Otic tissue transplantation

To reverse the AP axis of the otic tissue, a right otic cup of the host embryo was replaced with a left otic cup from an age-matched donor embryo at 11-16 ss (Wu et al., 1998). To guide the orientation and tracking of the transplanted tissue in host embryos,0.05% CM-DiI (Molecular Probes) in 300 mM sucrose solution was injected into the anterior region of the left otic cup before transplantation. The transplanted otic tissues were monitored using a fluorescent microscope 24 hours after surgery, and embryos with appropriately transplanted otic tissues were further incubated and harvested as indicated.

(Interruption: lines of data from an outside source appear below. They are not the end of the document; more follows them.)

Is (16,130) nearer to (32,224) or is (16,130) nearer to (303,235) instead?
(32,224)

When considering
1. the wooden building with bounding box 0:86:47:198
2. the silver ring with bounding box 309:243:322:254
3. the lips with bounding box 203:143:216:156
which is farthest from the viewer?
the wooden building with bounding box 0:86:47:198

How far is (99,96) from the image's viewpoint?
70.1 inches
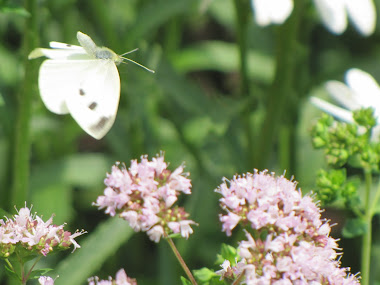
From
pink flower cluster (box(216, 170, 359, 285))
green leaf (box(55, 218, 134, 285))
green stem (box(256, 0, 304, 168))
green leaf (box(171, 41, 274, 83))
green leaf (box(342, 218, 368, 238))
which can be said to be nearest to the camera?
pink flower cluster (box(216, 170, 359, 285))

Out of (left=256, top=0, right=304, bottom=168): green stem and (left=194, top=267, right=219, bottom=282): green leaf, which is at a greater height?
(left=256, top=0, right=304, bottom=168): green stem

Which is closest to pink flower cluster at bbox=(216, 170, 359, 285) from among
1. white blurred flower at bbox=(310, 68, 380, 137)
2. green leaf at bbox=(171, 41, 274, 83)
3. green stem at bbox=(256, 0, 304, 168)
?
white blurred flower at bbox=(310, 68, 380, 137)

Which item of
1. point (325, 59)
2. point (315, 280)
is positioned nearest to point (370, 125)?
point (315, 280)

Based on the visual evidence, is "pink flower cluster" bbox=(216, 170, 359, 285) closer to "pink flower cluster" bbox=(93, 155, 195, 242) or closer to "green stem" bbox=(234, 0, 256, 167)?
"pink flower cluster" bbox=(93, 155, 195, 242)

Hybridoma cell implantation

Hybridoma cells secreting anti-SHH antibody (5E1) and anti-GAG antibody(3C2; Developmental Studies Hybridoma Bank, University of Iowa, IA) were labeled with 0.05% CM-DiI for 10 minutes at 37°C, washed three times with PBS, and resuspended in 300 mM sucrose solution containing 0.1% Fast Green(Sigma-Aldrich). The labeled cells were implanted either underneath the neural tube of E1.5 embryos or into the mesenchyme beneath the otocyst of E2.5 embryos using a pulled glass micropipette. The implanted cells were monitored using a fluorescent microscope.

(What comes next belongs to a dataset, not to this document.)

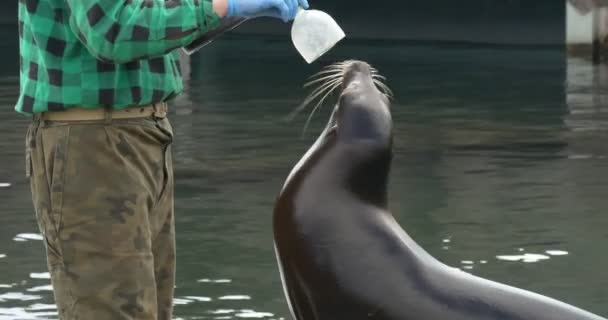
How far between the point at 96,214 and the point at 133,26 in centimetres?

Whole-mount in situ hybridization

Whole-mount in situ hybridizations were performed as described(Wu and Oh, 1996). Riboprobes for Lfng (Laufer et al.,1997), NeuroD(Roztocil et al., 1997), EphrinA4 (EphA4) (Patel et al., 1996), Hoxb1(Guthrie et al., 1992), Shh (Echelard et al.,1993), Six1 (Heanue et al., 1999) and Gbx2(Niss and Leutz, 1998) were prepared as previously described. A 562 bp of 3′-untranslated region(nucleotides 1183-1745) of chicken Otx2 (GenBank: AJ489221) was used to generate an antisense probe for Otx2.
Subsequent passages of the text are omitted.